-- start of EXERCISE INPUTS --

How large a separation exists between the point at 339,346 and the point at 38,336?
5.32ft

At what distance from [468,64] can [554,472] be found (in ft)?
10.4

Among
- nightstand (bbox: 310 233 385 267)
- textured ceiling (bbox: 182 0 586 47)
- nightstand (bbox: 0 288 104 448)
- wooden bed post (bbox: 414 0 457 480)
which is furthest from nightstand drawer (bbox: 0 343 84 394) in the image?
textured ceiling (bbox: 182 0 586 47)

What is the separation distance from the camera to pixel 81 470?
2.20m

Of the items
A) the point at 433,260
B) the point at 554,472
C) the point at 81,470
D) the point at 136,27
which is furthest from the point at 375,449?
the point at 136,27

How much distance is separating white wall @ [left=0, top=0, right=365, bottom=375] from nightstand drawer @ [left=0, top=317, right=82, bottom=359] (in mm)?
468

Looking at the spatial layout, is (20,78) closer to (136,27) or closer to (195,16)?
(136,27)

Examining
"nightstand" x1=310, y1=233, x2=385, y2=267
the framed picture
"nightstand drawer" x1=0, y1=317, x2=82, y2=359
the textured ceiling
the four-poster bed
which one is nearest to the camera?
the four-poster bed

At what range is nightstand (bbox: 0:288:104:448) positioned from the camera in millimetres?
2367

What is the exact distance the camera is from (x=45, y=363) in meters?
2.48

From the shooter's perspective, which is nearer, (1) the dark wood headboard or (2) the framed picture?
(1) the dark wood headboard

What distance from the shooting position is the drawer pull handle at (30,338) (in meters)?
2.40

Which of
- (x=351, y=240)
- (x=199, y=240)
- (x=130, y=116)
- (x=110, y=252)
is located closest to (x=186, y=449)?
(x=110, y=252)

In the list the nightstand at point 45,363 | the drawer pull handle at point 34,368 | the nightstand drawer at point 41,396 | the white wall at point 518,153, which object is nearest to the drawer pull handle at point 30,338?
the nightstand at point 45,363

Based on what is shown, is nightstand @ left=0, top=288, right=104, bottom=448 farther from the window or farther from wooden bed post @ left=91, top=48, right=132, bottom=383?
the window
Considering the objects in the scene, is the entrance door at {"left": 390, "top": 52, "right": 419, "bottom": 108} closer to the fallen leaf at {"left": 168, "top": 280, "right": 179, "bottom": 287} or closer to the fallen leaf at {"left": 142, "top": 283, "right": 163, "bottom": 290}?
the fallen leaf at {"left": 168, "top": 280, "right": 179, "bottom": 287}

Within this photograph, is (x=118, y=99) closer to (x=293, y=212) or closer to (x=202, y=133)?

-- end of EXERCISE INPUTS --

▶ _WHAT THE TASK ASKS_: Please edit the material above so that every occurrence of "nightstand drawer" reads "bedside table drawer", leaving everything else unchanged.

▶ _RESPONSE_:
How large a separation exists between the point at 339,346 and the point at 38,336?
5.32ft

At what distance from [468,64] can [554,472] be found (in ft)?
10.4

Among
- nightstand (bbox: 310 233 385 267)
- textured ceiling (bbox: 182 0 586 47)
- nightstand (bbox: 0 288 104 448)
- wooden bed post (bbox: 414 0 457 480)
which is furthest from bedside table drawer (bbox: 0 343 84 394) in the image?
textured ceiling (bbox: 182 0 586 47)

What is the separation distance from the camera to pixel 81 470?
2.20m

Of the items
A) the point at 433,260
B) the point at 554,472
C) the point at 81,470
D) the point at 136,27
which is furthest from the point at 375,449?
the point at 136,27

How much distance is separating white wall @ [left=0, top=0, right=365, bottom=375] from bedside table drawer @ [left=0, top=317, right=82, bottom=359] (in mm)?
468

Looking at the spatial layout, is (20,78) closer to (136,27) or closer to (195,16)?
(136,27)

Examining
"nightstand" x1=310, y1=233, x2=385, y2=267
the framed picture
"bedside table drawer" x1=0, y1=317, x2=82, y2=359
the textured ceiling
the four-poster bed
which one is nearest to the camera?
the four-poster bed

At what range is nightstand (bbox: 0:288:104:448) positioned from the camera in millimetres?
2367

What is the exact distance the camera is from (x=45, y=363) in meters?
2.48

From the shooter's perspective, which is nearer, (1) the dark wood headboard or (2) the framed picture?
(1) the dark wood headboard

What distance from the shooting position is the drawer pull handle at (30,338) (in meters)?
2.40

Which of
- (x=351, y=240)
- (x=199, y=240)
- (x=130, y=116)
- (x=110, y=252)
is located closest to (x=186, y=449)?
(x=110, y=252)

In the list the nightstand at point 45,363 | the drawer pull handle at point 34,368 | the bedside table drawer at point 41,396 | the white wall at point 518,153, which object is nearest to the drawer pull handle at point 30,338?
the nightstand at point 45,363

Based on what is shown, is nightstand @ left=0, top=288, right=104, bottom=448 farther from the window or farther from wooden bed post @ left=91, top=48, right=132, bottom=383?
the window
Considering the objects in the scene, is the entrance door at {"left": 390, "top": 52, "right": 419, "bottom": 108} closer to the fallen leaf at {"left": 168, "top": 280, "right": 179, "bottom": 287} or closer to the fallen leaf at {"left": 142, "top": 283, "right": 163, "bottom": 290}?
the fallen leaf at {"left": 168, "top": 280, "right": 179, "bottom": 287}

Within this photograph, is (x=118, y=99) closer to (x=293, y=212) or closer to (x=202, y=133)?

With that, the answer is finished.